Sumber Paparan Gas H2S di PLTP Sorik Marapi Belum Diketahui
PT Sorik Marapi Geothermal Power (SMGP), menyebut insiden paparan gas hidrogen sulfida (H2S) di lokasi sumur AAE-05, Desa Sibangor Julu, Mandailing Natal, Sumatera Utara, pada Minggu (6/3) kemarin, bukan berasal dari aktivitas pembangkit listrik tenaga panas bumi (PLTP).
Dalam rapat dengar pendapat (RDP) bersama Komisi VII DPR RI dan Direktur Jenderal Energi Baru Terbarukan dan Konservasi Energi (EBTKE), Dadan Kusdiana pada Kamis (17/3), Direktur Utama SMGP, Riza Pasikki mengatakan bahwa paparan gas H2S muncul secara alami dari wilayah sekitar Desa Sibangor Julu.
Riza menjelaskan, pada saat itu, PLTP Sorik Marapi tengah melakukan uji sumur pada pukul 16.05 WIB. 55 menit berselang, proses uji sumur dihentikan karena adanya dugaan laporan paparan H2S dari warga. Namun saat dilakukan pemeriksaan, tidak ada tanda-tanda kebocoran gas di area PLTP.
“Fakta di lapangan kami tidak menemukan fakta yang ditemukan bahwa uji alir itu menyebabkan H2S. penyebab keluhan yang mencium bau menyengat yang diduga H2S tidak mengarah pada kegiatan uji alir, tapi kami meyakini ini H2S,” kata Riza.
Saat menjalani uji sumur AAE-05, sumur yang dalam kondisi tertutup akan membuat akumulasi gas di dekat kepala sumur seiring dengan berjalannya waktu. Salah satu gas yang terkadung yakni H2S yang dinilai paling beracun dari jenis gas lainnya.
“Untuk menetralisir H2S, maka sumur terlebih dahulu dialiri cairan natrium hidroksida (NaOH), kemudian sumur dibuka dan dapat dialirkan ke silencer,” sambung Riza.
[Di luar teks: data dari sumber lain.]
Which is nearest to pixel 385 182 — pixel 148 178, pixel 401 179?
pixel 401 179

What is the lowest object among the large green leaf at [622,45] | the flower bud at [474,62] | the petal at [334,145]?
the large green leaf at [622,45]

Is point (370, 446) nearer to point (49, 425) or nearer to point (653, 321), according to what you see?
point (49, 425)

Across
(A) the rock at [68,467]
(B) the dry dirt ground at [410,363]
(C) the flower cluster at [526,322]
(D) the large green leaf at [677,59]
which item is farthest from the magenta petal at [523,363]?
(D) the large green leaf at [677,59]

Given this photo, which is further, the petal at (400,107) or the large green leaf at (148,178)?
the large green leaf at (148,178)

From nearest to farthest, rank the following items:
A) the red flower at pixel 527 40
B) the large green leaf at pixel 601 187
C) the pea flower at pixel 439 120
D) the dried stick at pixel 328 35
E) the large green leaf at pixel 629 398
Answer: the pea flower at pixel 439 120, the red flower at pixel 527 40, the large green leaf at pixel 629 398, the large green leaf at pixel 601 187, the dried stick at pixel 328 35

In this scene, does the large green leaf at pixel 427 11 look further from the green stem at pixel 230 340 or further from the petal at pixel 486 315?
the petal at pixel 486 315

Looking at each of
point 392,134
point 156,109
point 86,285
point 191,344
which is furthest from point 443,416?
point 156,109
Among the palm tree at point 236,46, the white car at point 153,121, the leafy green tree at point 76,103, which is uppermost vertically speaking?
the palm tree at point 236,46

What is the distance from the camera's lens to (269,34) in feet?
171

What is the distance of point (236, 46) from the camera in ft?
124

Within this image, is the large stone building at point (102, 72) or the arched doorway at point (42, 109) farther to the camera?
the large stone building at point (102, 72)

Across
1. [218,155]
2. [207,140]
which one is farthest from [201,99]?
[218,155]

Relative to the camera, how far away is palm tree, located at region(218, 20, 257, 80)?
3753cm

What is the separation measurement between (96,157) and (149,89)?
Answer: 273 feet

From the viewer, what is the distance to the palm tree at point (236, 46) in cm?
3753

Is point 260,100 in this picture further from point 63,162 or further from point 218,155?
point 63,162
Sebagai informasi sebanyak 58 warga Desa Sibangor Jalu mengeluhkan gangguan kesehatan akibat insiden ini. Sebanyak 36 warga menjalani rawat inap dan 22 lainnya menjalani rawat jalan.
Sementara itu, Direktur Jenderal Energi Baru Terbarukan dan Konservasi Energi (EBTKE), Dadan Kusdiana, menjelaskan Desa Sibangor Julu berjarak 500 meter dari lokasi kejadian. Menurutnya, kecil kemungkinan jika insiden tersebut berasal dari wilayah PLTP.
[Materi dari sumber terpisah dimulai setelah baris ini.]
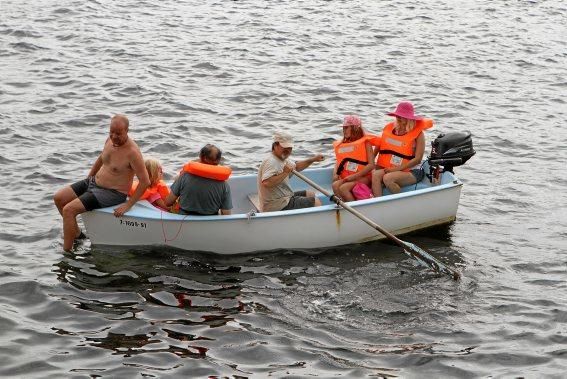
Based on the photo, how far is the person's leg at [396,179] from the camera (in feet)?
36.2

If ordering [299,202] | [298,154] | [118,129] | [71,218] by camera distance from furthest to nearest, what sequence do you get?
[298,154], [299,202], [71,218], [118,129]

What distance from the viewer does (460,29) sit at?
2062cm

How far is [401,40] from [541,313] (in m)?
11.4

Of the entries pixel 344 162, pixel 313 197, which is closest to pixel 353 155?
pixel 344 162

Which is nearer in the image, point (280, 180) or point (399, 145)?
point (280, 180)

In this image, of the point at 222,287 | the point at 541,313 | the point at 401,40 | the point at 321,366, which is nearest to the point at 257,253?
the point at 222,287

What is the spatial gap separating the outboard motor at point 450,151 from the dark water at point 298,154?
819mm

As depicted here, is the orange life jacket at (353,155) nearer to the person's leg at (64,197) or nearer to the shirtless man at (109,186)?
the shirtless man at (109,186)

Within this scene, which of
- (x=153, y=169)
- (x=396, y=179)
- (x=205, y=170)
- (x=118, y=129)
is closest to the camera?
(x=118, y=129)

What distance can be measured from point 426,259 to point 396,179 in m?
1.37

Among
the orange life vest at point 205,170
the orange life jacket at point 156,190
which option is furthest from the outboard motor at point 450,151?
the orange life jacket at point 156,190

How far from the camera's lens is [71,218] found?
9766mm

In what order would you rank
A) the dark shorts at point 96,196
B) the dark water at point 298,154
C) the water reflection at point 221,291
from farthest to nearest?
the dark shorts at point 96,196 → the water reflection at point 221,291 → the dark water at point 298,154

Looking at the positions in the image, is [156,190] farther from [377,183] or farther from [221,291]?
[377,183]
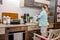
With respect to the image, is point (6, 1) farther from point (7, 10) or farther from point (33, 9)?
point (33, 9)

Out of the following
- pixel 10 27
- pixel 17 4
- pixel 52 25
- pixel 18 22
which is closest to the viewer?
pixel 10 27

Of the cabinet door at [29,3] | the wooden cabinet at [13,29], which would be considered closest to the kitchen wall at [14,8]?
the cabinet door at [29,3]

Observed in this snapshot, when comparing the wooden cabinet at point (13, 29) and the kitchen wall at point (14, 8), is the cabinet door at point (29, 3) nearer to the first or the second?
the kitchen wall at point (14, 8)

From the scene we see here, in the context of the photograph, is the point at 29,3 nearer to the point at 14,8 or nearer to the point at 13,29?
the point at 14,8

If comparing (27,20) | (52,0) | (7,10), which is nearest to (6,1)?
(7,10)

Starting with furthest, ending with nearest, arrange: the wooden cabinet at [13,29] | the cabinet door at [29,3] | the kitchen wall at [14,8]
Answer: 1. the cabinet door at [29,3]
2. the kitchen wall at [14,8]
3. the wooden cabinet at [13,29]

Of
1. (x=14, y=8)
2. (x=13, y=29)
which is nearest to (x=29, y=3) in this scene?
(x=14, y=8)

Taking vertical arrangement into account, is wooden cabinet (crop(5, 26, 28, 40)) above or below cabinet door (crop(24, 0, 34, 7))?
below

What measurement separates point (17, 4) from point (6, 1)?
1.25 feet

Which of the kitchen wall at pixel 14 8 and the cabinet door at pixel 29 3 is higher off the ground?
the cabinet door at pixel 29 3

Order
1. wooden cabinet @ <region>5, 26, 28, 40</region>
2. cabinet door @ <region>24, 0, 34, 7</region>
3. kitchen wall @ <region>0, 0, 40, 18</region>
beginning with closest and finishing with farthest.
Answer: wooden cabinet @ <region>5, 26, 28, 40</region> → kitchen wall @ <region>0, 0, 40, 18</region> → cabinet door @ <region>24, 0, 34, 7</region>

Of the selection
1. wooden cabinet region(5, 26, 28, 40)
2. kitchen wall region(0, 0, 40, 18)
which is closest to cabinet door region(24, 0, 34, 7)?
kitchen wall region(0, 0, 40, 18)

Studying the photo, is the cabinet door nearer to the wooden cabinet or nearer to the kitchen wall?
the kitchen wall

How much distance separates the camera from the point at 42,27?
362cm
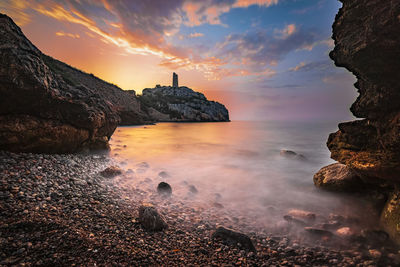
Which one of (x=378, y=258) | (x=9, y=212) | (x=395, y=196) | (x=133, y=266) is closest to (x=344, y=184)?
(x=395, y=196)

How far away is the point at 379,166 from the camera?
173 inches

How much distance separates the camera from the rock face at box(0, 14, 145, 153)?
5562 mm

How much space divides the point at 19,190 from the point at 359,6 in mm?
9394

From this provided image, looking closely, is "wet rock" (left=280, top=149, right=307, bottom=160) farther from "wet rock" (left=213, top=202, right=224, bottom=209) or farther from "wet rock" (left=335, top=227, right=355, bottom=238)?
"wet rock" (left=213, top=202, right=224, bottom=209)

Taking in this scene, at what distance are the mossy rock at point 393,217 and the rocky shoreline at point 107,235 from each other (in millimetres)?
480

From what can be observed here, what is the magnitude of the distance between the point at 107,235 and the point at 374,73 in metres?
7.21

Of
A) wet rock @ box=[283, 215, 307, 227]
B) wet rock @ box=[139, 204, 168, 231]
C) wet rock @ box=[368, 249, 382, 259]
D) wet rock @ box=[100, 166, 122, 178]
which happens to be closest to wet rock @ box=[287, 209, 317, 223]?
wet rock @ box=[283, 215, 307, 227]

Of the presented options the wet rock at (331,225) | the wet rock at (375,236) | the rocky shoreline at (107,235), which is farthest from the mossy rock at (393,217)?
the wet rock at (331,225)

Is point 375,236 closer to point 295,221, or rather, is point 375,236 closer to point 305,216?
point 305,216

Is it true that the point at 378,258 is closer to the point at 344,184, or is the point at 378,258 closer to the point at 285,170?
the point at 344,184

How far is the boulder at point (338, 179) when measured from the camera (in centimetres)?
619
“Kami melihat lokasi manifestasi yang megeluarkan H2S secara alami. Dari pengujian dari volume tidak terlalu besar dan tidak memungkinkan untuk sampai ke desa tersebut, konsentrasinya tinggi tapi kecil dan bisa dinormalkan oleh udara. Jadi sampai ke penduduk tidak berbahaya. Jadi kami belum bisa memastikan ini dari mana,” ujar Dadan.
Menanggapi penjelasan dari Riza dan Dadan, anggota Komisi VII DPR RI Fraksi PKS, Diah Nurwitasari meminta Kementerian ESDM untuk senantiasai memperbarui teknologi dalam upaya mengeksplorasi dan produksi panas bumi.
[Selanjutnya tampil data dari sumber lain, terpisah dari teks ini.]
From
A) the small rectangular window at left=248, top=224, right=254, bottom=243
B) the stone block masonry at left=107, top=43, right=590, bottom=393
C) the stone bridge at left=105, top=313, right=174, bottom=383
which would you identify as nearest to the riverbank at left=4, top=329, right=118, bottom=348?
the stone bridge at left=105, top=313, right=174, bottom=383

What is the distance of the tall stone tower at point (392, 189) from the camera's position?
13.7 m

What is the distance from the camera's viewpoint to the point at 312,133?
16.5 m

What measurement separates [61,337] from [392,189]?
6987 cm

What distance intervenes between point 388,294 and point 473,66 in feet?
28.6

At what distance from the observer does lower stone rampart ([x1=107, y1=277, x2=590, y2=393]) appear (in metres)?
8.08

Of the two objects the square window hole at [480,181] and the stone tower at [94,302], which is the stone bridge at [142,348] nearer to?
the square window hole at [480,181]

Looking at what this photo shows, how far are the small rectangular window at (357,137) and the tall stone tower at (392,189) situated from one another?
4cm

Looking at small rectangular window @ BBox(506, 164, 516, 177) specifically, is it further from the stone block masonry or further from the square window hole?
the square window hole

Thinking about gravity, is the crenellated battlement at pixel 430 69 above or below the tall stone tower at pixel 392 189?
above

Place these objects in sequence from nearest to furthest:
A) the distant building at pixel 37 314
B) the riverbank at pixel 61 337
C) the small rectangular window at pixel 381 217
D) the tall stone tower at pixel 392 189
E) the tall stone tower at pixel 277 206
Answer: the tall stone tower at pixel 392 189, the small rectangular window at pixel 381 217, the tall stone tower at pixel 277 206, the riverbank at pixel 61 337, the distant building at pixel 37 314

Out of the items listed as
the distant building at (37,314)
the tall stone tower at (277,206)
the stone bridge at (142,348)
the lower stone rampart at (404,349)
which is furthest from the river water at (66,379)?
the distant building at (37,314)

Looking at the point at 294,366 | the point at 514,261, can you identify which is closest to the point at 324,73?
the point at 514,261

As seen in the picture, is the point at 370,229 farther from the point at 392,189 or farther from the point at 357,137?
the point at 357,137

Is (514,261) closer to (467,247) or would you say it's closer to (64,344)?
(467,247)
Sehingga, lanjut Diah, berbagai macam kecelakaan dan kesalahan bisa semakin diminimalisir. “Artinya jika dengan teknologi baru masih terjadi masalah, maka perlu dilihat lagi sumber daya manusia dan manajemen serta kontrol SOP,” kata Diah.
Sebegai informasi, PLTP Sorik Marapi pernah mengalami kebocoran gas di salah satu sumurnya pada Januari 2021. Insiden tersebut mengakibatkan 5 orang pekerja tewas.